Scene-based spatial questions
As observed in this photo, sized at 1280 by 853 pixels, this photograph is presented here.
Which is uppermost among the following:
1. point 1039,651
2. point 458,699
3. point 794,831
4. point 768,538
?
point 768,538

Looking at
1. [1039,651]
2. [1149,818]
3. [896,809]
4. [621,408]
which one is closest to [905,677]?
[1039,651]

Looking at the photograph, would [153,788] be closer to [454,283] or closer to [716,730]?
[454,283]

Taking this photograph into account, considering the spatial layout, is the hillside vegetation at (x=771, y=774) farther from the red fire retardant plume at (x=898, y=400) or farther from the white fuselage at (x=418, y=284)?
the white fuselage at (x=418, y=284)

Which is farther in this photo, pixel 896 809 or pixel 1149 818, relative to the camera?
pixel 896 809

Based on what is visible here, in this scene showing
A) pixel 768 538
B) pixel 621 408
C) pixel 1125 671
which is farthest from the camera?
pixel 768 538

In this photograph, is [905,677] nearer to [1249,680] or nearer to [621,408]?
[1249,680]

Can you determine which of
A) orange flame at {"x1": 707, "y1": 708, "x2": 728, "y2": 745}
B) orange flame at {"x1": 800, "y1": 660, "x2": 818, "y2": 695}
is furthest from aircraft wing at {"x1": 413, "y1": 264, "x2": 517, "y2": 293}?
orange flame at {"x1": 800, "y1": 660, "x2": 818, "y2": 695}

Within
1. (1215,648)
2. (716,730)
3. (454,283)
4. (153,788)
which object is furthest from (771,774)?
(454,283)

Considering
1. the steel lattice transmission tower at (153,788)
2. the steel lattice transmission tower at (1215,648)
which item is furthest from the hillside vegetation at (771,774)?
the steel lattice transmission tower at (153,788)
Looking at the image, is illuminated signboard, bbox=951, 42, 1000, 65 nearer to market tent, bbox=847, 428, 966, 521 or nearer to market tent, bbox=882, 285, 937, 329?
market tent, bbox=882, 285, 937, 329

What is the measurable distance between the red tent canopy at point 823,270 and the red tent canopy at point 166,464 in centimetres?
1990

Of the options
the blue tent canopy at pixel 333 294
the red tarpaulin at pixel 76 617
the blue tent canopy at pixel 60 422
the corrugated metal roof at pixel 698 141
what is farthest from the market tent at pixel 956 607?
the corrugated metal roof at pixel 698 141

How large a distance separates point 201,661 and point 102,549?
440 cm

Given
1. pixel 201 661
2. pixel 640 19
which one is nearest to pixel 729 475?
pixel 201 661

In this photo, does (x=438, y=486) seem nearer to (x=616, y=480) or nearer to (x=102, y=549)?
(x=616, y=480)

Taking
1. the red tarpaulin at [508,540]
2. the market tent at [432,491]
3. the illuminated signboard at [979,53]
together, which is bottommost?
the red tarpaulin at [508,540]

--- WHAT IS REQUIRED ---
Take the line holding "Of the options" and all lines after it through the end of the data, and set them down exactly.

--- RESULT OF THIS EXERCISE ---
Of the options
the blue tent canopy at pixel 333 294
the red tarpaulin at pixel 76 617
the blue tent canopy at pixel 60 422
the corrugated metal roof at pixel 698 141
what is farthest from the market tent at pixel 956 607?
the corrugated metal roof at pixel 698 141

How large a distance separates point 201,661 and point 102,549?
440 cm

Given
1. pixel 201 661
2. pixel 640 19
which one is nearest to pixel 729 475?
pixel 201 661

In this photo, does (x=438, y=486) seem nearer to (x=616, y=480) or nearer to (x=102, y=549)?
(x=616, y=480)

Taking
1. the red tarpaulin at [508,540]
2. the market tent at [432,491]
3. the illuminated signboard at [979,53]
together, which is bottommost?
the red tarpaulin at [508,540]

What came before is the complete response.